It was some sort of a peculiar living that I lived for about a month or so. I was rendered so much incapacitated that the only logical thing to be done, left to me, was thinking, or as some would call it, day dreaming, though I would prefer to call it the former. It was the time that I got to reflect upon the life that I have lived, to take stock of the various experiences that I had, the various relationships that I had kept and I’ve been keeping and the various ways in which I had responded to people, situations and challenges that came my way. The first thing that came to mind was of course the audacity of the dog, which jumped into my way and brought me down with my bike, which resulted in my temporary handicap. So I was cogitating how differently I would have behaved if I had had the occasion to see the dog sitting across the road, knitting sinister designs of jumping on to my way and creating mayhem.

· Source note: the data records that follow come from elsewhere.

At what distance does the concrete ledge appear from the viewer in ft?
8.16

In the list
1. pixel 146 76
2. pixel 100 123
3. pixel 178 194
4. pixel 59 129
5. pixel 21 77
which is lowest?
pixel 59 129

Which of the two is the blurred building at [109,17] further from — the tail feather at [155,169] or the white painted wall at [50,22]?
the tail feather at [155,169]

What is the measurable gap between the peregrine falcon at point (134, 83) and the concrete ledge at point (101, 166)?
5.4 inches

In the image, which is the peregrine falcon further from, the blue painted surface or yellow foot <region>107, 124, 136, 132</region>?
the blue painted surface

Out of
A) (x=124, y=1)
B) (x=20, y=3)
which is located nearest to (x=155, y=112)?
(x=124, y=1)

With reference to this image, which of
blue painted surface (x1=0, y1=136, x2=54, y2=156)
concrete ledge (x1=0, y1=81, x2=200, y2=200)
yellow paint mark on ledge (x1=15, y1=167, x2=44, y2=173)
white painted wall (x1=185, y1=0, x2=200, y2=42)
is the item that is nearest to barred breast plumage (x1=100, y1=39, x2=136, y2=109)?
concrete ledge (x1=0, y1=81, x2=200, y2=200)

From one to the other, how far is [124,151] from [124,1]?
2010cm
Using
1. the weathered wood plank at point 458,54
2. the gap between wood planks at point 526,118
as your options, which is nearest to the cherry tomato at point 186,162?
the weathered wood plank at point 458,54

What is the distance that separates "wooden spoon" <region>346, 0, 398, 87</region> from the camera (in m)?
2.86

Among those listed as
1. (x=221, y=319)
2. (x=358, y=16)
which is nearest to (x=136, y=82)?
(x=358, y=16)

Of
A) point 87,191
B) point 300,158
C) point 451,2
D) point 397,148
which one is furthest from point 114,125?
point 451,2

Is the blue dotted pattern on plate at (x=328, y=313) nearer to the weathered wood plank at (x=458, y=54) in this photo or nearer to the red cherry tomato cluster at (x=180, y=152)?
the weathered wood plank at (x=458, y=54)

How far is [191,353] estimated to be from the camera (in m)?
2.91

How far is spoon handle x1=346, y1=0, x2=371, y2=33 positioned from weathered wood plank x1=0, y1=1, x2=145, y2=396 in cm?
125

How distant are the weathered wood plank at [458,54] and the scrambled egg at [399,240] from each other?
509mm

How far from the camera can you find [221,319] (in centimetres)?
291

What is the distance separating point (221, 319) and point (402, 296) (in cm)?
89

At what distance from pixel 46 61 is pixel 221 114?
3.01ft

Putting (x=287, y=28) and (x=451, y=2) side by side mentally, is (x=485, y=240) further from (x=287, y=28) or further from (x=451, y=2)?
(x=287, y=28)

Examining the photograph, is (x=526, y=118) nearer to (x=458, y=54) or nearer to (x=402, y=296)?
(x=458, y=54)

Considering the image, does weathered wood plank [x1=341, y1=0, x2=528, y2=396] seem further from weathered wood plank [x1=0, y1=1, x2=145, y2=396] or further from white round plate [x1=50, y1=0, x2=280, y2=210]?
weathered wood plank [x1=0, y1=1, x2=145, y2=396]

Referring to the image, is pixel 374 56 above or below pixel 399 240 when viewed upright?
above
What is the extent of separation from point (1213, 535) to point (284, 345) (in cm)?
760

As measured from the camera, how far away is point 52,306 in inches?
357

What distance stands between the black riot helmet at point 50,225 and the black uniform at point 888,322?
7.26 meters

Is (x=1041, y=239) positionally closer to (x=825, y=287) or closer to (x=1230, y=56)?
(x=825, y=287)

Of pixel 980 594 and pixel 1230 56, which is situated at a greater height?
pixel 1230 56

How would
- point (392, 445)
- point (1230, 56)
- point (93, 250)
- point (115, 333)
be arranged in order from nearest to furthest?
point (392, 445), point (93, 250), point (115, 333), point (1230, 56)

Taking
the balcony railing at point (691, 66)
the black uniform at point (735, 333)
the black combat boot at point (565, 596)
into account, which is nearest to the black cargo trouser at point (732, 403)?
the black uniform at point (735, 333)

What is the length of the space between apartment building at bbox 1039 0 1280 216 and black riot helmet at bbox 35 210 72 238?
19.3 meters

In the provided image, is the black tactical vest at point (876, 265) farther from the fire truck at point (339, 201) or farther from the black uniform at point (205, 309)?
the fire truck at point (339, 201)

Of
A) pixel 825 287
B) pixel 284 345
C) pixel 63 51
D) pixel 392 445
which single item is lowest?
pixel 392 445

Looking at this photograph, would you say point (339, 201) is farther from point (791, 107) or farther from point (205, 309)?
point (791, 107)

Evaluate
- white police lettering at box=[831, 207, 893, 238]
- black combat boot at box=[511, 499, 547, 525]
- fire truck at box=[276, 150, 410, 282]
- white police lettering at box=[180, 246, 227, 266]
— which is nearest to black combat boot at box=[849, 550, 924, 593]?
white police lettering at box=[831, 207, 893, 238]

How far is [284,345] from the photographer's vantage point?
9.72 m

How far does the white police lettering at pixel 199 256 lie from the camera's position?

For one month my right hand was so much incapacitated that even moving it an inch was becoming a very huge and painful task. Eating food with the right hand was almost impossible that my mother took that task herself and I apparently got back to a situation similar to my childhood days, where feeding me food was almost always a task that my mother undertook solely. It made me once again realize that any food, however insipid it may be, would taste as piquant as piquant would be, if given by a mother with her divine hands. Yet some of us, when we grow up and become capable of standing on our own feet, jettison our mothers and abandon them to the mercy of fate and nature, under some fit of outrageous recklessness.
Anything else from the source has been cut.